If I eliminate the update and make it a select...
select * from ttShifts join shifts on (ttShifts.ShiftID=shifts.shiftId) join practices on (shifts.practiceId=practices.PracticeId and shifts.iBranch=practices.iBranch) where szHidden is NULL and practices.Healthboard not in (select Locname from userlocationprefs where iUser=82 and Level=0 and fAcceptWork=true)
(166 rows, Query took 0.0159 seconds.)
So why is the UPDATE so bloody slow, and what can I do to speed it up?
Your first EXPLAIN output tells us that it needs to process 297*1*636*3 rows = 566,676 rows. So yes it will take a moment to process. It is similar to second EXPLAIN output.
If I were you, I will try to focus on entry marked as ALL as it represent table scan operation.
Also, IN work best with list of constant value not sub query as they cause index to be useless. Try to remove sub query with constant value if possible.
The second EXPLAIN even worse because there are two table scan without index available to use.

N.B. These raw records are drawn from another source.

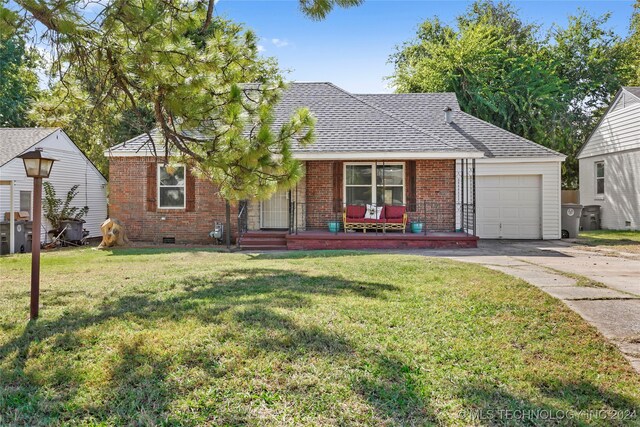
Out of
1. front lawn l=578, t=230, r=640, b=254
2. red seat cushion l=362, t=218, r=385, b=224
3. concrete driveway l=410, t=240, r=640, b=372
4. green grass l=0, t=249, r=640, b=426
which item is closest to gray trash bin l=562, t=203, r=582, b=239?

Third UPDATE there is no EXPLAIN output, but again I think because number of rows to process is still high because you use column with low cardinality (not null) and healthBoard !='x' as filtering criteria WHERE clause.

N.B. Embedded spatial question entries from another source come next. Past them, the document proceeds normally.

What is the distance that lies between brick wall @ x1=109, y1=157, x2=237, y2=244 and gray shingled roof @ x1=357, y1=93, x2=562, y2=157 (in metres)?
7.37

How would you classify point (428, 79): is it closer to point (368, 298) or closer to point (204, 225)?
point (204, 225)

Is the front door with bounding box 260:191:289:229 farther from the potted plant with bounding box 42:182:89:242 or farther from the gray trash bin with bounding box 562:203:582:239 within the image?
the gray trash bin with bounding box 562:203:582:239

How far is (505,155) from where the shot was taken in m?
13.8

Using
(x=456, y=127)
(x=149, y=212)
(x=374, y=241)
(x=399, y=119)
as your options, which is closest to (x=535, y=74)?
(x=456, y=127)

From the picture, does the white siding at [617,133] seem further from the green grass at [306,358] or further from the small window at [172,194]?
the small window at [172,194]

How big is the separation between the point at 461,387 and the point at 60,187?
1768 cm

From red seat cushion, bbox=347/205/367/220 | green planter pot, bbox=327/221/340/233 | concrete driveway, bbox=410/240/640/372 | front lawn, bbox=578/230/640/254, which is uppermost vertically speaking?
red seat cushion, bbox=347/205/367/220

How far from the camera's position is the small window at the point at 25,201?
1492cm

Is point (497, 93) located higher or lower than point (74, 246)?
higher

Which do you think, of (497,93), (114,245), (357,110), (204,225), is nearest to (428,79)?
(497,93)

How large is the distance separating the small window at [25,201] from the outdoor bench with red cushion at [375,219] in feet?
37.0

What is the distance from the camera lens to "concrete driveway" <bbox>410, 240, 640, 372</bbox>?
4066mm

Your last query try to compare speed of SELECT vs UPDATE. Well, UPDATE is more expensive because it has to search the matching row, write the value, write the the index.
From what I see, most of your problem is due low cardinality column is used as filtering criteria.
For anyone else who runs across this, it seems the issue is with how the optimiser handles IN with update vs select. I refactored things so the user viewing preferences was set in a separate table testuserchosenpractices, and then I could join it.
I can't explain the difference in speed between UPDATE and SELECT originally (as SELECT was perfectly tolerable) but with the replacement the UPDATE is faster than the original SELECT was!
update (select 1) as dummy, ttShifts set szHidden='x' where szHidden is NULL and ShiftId in (select shiftid from shifts join practices on (shifts.PracticeId=practices.PracticeId and shifts.iBranch = practices.iBranch) join testuserchosenpractices on (shifts.practiceid=testuserchosenpractices.practiceid and shifts.ibranch=testuserchosenpractices.ibranch and testuserchosenpractices.iUser=82) and szReason!='')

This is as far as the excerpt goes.